# Nice little proof, can any one do it?

1. Sep 5, 2009

### rusticle

A linear transformation F is said to be one-to-one if it satisfies the following condition: if F(u) = F(v) then u = v. Prove that F is one-to-one if and only if Ker(F) = {0}.

2. Sep 5, 2009

3. Sep 5, 2009

### arildno

a) IF one-to one..
You are to show that this implies the kernel of F contains just the 0 element.

Now, you can prove that this must be true, by way of contradiction:

ASSUME that the i) linear transformation F is both ii) one-to-one AND has iii) non-zero vectors in its kernel.

Show that i)+iii) implies that F is NOT one-to-one!

4. Sep 5, 2009

### rusticle

hmmm yeah my friend posed this proof to me and asked me to try and find a good solution to it if i could, to be honest i have idea! its possible that i just lack the algebra to do so

5. Sep 5, 2009

### snipez90

Um, this proof doesn't really require any algebra, just the basic properties that define a linear transformation.

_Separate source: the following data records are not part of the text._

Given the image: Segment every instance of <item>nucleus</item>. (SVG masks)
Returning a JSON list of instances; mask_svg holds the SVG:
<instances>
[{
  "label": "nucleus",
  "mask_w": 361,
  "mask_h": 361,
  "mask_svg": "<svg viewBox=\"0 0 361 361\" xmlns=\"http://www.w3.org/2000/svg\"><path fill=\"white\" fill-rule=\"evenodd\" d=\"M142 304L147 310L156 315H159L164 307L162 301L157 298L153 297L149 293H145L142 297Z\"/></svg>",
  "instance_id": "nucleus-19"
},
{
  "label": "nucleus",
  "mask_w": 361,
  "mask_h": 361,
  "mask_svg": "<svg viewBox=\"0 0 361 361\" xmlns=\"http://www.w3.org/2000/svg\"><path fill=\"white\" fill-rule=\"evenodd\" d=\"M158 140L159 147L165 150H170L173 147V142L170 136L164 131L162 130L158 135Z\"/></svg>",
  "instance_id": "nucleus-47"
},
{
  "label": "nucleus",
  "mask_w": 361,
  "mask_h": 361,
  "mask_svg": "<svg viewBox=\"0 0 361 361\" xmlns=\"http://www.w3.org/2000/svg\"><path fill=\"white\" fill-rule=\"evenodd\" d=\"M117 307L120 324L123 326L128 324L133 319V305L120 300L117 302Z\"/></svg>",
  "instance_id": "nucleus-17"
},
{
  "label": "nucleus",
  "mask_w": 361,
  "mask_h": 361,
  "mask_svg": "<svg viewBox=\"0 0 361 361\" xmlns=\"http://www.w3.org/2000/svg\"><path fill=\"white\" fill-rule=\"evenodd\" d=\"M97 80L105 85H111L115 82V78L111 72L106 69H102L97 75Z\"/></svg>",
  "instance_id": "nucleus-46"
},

For the reverse direction, suppose F(u) = F(v) so that F(u) - F(v) = F(u-v).

For the forward direction, you could also prove that F(0) = 0, which means that {0} is contained in Ker(F), so you just have to prove that Ker(F) is contained in {0}. Let v be in Ker(F), find out what this means and remember that you should have proved 0 = F(0).

6. Sep 6, 2009

### rusticle

ah thanks snipez90, pretty sure ive got it out!